GOAL: Please return each line of the items below that contains the string "instances". Matching is case-sensitive.

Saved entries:
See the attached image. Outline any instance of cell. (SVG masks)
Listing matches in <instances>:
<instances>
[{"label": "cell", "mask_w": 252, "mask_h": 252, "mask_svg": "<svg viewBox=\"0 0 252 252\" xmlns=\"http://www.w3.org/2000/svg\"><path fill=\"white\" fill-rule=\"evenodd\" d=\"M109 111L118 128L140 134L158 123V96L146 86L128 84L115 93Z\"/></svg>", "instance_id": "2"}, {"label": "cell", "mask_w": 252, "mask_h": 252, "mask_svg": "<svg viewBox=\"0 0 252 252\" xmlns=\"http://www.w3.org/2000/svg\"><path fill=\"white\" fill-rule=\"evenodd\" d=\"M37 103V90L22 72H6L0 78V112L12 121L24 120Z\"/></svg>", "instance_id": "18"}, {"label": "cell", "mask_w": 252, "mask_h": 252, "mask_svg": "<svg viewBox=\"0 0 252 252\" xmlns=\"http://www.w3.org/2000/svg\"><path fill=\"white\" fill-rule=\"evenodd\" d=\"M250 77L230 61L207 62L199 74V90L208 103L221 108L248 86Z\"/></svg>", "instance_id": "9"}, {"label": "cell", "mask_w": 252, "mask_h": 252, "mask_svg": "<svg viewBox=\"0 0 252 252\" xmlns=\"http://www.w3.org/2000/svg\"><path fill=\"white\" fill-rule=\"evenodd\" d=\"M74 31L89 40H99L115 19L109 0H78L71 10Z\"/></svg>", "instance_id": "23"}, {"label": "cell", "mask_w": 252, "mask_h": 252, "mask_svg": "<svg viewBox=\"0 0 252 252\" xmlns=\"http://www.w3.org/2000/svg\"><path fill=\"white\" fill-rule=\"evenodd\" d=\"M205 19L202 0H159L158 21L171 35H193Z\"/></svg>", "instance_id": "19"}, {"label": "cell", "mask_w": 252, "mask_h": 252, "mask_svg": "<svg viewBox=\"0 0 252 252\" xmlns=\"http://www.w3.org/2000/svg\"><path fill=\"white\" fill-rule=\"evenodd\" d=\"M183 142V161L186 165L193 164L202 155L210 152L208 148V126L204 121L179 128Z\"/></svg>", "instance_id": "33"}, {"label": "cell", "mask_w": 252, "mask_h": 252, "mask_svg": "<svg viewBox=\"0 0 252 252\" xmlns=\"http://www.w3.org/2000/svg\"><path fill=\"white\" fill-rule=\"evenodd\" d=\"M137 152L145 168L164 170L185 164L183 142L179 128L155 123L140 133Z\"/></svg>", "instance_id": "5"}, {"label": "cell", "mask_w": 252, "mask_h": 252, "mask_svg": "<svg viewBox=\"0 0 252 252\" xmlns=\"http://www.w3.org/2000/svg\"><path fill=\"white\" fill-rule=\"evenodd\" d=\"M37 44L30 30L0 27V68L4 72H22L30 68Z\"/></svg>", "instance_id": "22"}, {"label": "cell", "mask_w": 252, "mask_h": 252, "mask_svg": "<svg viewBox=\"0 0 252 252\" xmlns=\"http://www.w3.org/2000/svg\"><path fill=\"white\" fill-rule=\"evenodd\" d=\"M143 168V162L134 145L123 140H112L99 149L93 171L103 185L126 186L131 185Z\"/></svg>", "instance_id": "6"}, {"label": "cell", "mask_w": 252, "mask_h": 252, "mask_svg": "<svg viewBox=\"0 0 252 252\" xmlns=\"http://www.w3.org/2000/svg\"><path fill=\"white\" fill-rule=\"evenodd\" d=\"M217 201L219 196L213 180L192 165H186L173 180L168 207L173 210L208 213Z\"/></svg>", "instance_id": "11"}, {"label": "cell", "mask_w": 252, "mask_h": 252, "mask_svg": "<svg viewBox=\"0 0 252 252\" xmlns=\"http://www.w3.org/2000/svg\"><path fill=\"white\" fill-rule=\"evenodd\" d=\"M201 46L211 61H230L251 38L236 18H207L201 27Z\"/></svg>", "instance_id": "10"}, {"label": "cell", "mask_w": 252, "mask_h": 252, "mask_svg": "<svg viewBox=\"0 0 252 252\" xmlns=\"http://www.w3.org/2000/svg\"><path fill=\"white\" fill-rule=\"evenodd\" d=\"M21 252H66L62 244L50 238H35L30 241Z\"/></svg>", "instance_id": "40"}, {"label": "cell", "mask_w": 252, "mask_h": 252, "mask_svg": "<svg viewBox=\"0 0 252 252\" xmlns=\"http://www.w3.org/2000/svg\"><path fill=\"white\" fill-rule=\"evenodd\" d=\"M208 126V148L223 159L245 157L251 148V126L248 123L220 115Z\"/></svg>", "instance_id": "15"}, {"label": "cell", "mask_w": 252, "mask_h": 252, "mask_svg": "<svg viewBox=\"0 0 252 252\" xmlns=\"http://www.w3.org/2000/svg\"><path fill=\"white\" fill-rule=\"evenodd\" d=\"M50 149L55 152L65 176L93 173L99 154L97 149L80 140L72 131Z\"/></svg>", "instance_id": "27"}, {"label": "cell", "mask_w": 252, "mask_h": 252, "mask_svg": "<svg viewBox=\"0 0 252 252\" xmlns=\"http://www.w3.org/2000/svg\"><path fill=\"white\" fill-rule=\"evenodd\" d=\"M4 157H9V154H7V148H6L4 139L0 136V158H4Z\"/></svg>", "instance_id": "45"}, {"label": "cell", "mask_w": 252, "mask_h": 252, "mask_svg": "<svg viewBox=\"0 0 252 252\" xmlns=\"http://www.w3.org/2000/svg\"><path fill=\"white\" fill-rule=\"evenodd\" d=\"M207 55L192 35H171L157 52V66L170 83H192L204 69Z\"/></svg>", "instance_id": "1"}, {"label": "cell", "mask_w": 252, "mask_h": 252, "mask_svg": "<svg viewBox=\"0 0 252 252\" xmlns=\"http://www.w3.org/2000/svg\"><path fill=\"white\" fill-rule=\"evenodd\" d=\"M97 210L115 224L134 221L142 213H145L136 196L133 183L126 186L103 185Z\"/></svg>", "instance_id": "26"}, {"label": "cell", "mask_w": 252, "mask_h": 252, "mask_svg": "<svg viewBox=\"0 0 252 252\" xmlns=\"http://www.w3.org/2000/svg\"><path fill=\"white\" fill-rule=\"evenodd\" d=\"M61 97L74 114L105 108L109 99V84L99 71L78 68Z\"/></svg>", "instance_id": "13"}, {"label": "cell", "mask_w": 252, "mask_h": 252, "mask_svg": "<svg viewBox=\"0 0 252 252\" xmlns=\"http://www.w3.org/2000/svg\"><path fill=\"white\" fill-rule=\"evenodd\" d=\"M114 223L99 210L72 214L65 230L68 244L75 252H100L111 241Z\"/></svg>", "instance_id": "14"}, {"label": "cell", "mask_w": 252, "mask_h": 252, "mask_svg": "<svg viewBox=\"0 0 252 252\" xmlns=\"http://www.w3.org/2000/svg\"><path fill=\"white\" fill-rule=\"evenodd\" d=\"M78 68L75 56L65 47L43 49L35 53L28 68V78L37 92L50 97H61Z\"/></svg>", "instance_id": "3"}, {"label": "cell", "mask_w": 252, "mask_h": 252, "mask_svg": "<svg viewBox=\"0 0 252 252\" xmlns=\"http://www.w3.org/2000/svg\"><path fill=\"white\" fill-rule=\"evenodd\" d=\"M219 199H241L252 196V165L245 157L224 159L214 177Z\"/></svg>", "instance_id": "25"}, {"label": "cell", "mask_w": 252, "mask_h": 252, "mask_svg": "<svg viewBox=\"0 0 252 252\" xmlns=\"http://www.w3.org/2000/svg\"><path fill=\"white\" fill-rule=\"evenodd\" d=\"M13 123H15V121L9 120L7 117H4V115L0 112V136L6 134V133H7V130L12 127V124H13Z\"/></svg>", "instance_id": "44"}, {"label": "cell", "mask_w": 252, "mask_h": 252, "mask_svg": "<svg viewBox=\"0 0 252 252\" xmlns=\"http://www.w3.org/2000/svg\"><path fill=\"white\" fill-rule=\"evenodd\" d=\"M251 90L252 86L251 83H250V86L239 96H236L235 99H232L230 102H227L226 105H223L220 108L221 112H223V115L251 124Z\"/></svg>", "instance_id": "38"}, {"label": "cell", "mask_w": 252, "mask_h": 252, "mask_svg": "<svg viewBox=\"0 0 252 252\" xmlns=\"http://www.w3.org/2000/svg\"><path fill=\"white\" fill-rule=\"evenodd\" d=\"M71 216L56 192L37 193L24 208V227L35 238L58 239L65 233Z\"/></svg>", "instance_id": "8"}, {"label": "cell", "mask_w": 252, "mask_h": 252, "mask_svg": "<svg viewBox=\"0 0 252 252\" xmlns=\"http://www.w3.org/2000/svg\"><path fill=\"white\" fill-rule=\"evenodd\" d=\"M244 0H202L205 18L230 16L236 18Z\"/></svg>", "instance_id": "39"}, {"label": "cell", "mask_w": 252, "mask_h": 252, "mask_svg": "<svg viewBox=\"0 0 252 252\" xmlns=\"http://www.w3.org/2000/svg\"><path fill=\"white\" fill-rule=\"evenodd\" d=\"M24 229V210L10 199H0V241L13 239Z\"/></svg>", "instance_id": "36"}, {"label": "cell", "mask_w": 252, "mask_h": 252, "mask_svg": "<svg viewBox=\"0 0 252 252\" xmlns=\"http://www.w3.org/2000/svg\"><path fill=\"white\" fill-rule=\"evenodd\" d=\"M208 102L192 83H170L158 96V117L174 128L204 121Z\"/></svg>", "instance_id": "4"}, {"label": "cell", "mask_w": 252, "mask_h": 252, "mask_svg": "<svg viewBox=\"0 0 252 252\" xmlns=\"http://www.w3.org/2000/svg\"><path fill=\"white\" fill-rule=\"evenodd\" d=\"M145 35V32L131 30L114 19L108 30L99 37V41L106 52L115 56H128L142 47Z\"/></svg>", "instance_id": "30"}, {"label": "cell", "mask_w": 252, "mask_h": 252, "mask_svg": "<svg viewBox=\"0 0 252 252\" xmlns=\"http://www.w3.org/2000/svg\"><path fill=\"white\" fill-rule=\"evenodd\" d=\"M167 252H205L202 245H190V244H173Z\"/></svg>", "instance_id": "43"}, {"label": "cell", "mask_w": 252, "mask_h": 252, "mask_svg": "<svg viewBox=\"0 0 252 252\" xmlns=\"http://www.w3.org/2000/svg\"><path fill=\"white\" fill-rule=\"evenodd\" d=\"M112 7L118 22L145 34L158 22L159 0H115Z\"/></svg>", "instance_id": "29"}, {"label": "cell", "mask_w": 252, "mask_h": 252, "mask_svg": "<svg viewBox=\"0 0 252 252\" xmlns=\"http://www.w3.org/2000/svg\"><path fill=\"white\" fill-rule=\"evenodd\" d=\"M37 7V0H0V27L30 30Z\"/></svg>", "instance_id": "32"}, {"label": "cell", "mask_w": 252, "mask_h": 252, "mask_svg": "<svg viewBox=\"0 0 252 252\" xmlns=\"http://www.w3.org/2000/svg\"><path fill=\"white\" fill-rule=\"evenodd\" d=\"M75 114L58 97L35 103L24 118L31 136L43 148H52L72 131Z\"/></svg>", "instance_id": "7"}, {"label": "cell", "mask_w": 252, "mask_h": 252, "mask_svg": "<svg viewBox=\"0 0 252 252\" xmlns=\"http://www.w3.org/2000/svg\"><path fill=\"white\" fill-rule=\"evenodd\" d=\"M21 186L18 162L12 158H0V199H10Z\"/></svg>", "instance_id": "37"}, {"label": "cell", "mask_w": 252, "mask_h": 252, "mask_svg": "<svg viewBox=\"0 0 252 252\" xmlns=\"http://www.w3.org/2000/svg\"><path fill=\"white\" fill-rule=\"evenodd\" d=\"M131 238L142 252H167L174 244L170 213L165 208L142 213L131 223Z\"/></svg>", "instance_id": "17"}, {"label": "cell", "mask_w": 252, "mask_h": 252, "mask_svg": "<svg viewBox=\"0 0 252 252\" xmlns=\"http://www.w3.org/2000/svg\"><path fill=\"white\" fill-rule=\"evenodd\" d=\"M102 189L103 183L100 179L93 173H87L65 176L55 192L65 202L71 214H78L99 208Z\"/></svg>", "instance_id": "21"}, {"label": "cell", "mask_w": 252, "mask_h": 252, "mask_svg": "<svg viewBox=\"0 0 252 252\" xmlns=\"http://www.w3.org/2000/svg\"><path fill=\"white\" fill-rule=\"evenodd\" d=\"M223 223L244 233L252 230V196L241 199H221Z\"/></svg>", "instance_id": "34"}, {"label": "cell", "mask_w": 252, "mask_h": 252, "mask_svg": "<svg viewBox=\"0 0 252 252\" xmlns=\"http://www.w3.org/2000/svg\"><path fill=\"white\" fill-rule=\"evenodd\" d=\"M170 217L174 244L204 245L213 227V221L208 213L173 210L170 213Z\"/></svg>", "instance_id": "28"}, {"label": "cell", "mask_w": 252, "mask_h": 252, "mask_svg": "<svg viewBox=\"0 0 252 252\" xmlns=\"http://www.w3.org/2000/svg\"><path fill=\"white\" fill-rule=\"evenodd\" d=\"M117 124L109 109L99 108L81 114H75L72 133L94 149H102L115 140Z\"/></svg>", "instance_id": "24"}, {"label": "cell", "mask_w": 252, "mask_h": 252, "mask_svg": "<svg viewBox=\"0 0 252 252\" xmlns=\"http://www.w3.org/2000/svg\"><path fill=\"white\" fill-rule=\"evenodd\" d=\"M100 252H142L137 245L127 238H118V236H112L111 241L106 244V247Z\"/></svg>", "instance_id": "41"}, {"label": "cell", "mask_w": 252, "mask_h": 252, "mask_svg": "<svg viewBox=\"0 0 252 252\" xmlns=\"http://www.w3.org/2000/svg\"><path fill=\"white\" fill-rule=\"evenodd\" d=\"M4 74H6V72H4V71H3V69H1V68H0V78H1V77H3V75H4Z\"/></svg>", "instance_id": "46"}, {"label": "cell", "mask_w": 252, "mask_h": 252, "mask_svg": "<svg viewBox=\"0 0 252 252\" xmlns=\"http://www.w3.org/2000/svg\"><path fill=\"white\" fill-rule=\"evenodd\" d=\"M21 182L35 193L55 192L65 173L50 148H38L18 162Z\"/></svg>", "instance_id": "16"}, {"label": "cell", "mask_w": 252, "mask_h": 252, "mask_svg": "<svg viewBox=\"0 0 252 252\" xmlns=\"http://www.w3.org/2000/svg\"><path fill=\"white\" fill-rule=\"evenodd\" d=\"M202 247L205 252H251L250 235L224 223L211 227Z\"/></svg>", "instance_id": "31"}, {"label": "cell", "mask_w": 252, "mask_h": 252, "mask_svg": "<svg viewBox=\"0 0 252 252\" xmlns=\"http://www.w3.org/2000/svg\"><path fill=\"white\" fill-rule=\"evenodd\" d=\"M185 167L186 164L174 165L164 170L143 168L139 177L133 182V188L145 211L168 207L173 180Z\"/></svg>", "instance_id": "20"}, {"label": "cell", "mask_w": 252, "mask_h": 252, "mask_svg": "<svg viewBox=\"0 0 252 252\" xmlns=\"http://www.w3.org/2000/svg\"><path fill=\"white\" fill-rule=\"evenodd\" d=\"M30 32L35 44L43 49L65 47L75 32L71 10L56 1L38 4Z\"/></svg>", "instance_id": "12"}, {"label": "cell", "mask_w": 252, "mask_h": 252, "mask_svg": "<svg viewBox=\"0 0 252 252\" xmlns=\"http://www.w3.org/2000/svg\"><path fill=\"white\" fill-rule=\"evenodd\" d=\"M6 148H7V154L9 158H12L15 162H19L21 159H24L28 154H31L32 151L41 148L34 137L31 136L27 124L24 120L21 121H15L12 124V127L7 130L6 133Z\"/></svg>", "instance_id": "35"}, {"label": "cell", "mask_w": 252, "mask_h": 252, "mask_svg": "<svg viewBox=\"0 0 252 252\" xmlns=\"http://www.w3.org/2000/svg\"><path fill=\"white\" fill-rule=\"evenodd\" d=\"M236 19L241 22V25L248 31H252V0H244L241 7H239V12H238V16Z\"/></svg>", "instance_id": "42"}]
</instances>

ANSWER FOR THE TASK:
Listing matches in <instances>:
<instances>
</instances>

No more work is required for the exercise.